The task of the preacher is remarkably similar. In fact, it may be identical. The task of the preacher is to tell the truth, to expose sin and death, to proclaim Law and Gospel, to preach Christ and him crucified to a world that too often does not know him. This, according to Martin Luther, is what defines the Theologian of the Cross, “A theologian of the cross calls the thing what it actually is.”7

This is what many comedians do, with more fearlessness and abandon than many preachers dare.

We preachers could do worse than to learn from their example.


Notes:

1 Louis C.K.

2 “Kids Need Bullying.” Comedians in Cars Getting Coffee. http://comediansincarsgettingcoffee.com/chris-rock-kids-need-bullying

3 As Kennan Ivory Williams put it on Inside Comedy with David Steinberg (Showtime), “I’m a black kid from the projects standing in front of white people from New Jersey — what are we gonna have in common?”

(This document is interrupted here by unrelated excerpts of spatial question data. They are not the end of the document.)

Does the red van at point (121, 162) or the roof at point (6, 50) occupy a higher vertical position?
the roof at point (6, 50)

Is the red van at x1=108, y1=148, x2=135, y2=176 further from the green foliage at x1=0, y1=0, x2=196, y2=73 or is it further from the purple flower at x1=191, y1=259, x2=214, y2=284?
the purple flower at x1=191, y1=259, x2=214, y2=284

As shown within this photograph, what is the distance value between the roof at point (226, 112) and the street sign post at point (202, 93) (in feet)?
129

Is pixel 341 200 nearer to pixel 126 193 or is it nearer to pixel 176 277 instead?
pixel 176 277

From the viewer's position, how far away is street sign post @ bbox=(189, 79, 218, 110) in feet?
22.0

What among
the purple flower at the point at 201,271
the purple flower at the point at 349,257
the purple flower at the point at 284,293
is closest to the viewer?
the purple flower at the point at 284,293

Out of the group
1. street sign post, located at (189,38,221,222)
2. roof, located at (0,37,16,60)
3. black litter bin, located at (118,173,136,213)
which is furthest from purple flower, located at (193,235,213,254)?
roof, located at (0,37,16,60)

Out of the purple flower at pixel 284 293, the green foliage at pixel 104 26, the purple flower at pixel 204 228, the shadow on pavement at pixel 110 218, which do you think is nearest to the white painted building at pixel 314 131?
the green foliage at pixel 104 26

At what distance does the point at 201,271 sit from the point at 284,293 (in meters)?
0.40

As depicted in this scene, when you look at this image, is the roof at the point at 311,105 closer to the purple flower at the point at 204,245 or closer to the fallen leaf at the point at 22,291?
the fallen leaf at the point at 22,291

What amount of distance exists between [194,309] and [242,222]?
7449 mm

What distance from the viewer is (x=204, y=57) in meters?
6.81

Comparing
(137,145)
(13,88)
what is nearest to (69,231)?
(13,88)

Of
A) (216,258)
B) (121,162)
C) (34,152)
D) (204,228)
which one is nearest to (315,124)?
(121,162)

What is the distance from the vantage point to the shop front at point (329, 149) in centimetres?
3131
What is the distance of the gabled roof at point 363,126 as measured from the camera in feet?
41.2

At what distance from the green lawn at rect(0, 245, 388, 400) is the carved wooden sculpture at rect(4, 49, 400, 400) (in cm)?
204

4 Rolf and Karl Jacobson, “Everyone who hears will laugh with me: Humor and Telling God’s Truth.” (Word & World, 32:2, 2012), 107.

Peter Berger, Redeeming Laughter: the Comic Dimension of Human Experience (Boston: De Gruyter, 2014), 34.

6 http://www.bing.com/videos/search?q=louis+ck+sn%3b&&view=detail&mid=968FF4B91A5A96867F09968FF4B91A5A96867F09&rvsmid=10B3C2842AD2CE84A2F910B3C2842AD2CE84A2F9&fsscr=0&FORM=VDFSRV

7 Martin Luther, “Heidelberg Disputation,” Luther’s Works vol. 31 (Philadelphia: Muhlenberg Press, 1957), 52.